Jimmie Johnson was coming off of back-to-back wins entering the Pocono 400. However, Johnson was taken out of contention early in the event after colliding with Marcos Ambrose on pit road.
Johnson was exiting his pit stall after racing his way into the top-10 when the caution came out on Lap 73. The No. 48 car received major damage to the right front quarter panel, and caused Johnson to make multiple trips back to pit road.
“I was scared to death I was going to hurt someone,” Johnson said. “We just went to work and do what the No. 48 does best and grind it out. We thought we had a shot at it. Chad had a great strategy, but that last set of tires was just way too tight and I couldn’t get it done.”
After all of the chaos, he was able to finish sixth after capturing the lead for a handful of laps during a green flag pit cycle as the race was winding down. Moreover, Johnson experienced some issues with the handling of his Chevrolet. With the high speeds at the Pocono Raceway, aerodynamics play a key role in attempting to keep up with the leaders.

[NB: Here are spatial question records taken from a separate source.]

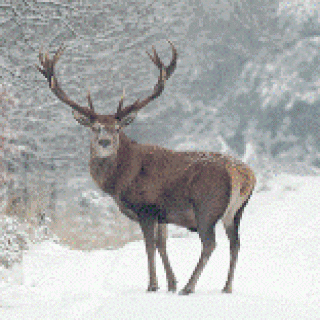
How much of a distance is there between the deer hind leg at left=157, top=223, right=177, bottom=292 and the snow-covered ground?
147 millimetres

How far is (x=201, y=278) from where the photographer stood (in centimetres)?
892

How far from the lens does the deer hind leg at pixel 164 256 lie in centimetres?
698

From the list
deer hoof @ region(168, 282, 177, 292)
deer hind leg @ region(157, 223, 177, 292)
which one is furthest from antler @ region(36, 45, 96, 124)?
deer hoof @ region(168, 282, 177, 292)

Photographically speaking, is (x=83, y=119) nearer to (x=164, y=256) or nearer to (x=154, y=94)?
(x=154, y=94)

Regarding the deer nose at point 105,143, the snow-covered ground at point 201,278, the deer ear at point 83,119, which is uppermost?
the deer ear at point 83,119

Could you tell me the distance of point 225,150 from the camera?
60.4 feet

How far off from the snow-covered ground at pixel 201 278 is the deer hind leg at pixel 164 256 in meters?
0.15

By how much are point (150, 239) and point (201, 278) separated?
240 cm

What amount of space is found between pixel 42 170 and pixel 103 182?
10.1m

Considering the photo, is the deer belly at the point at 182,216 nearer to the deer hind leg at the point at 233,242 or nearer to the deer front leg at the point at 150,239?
the deer front leg at the point at 150,239

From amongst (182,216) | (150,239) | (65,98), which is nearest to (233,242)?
(182,216)

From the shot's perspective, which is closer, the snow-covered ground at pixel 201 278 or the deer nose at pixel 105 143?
the snow-covered ground at pixel 201 278

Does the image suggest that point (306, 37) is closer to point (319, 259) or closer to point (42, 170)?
point (42, 170)

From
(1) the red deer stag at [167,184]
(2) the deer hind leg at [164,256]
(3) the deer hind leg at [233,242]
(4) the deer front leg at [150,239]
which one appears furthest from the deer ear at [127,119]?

“We took two (tires) and we were leaving pretty quick and Chad (Knaus) was spotting me out of the pit and took full responsibility for it. He didn’t know the No. 9 was ahead of us pulling in. He thought the No. 9 had left his pit box,” he said.
“We had some aero stuff to sort out. After the second pit stop working on it, the car was a lot better. I honestly forgot about it until I felt like we had a shot to win.”
Johnson remains fourth in the standings as he has all but secured a spot in the Chase for the Sprint Cup. This was Johnson’s ninth top-10 of the 2014 season, and he is on pace to surpass 20 top-10s for the year for the 13th consecutive season.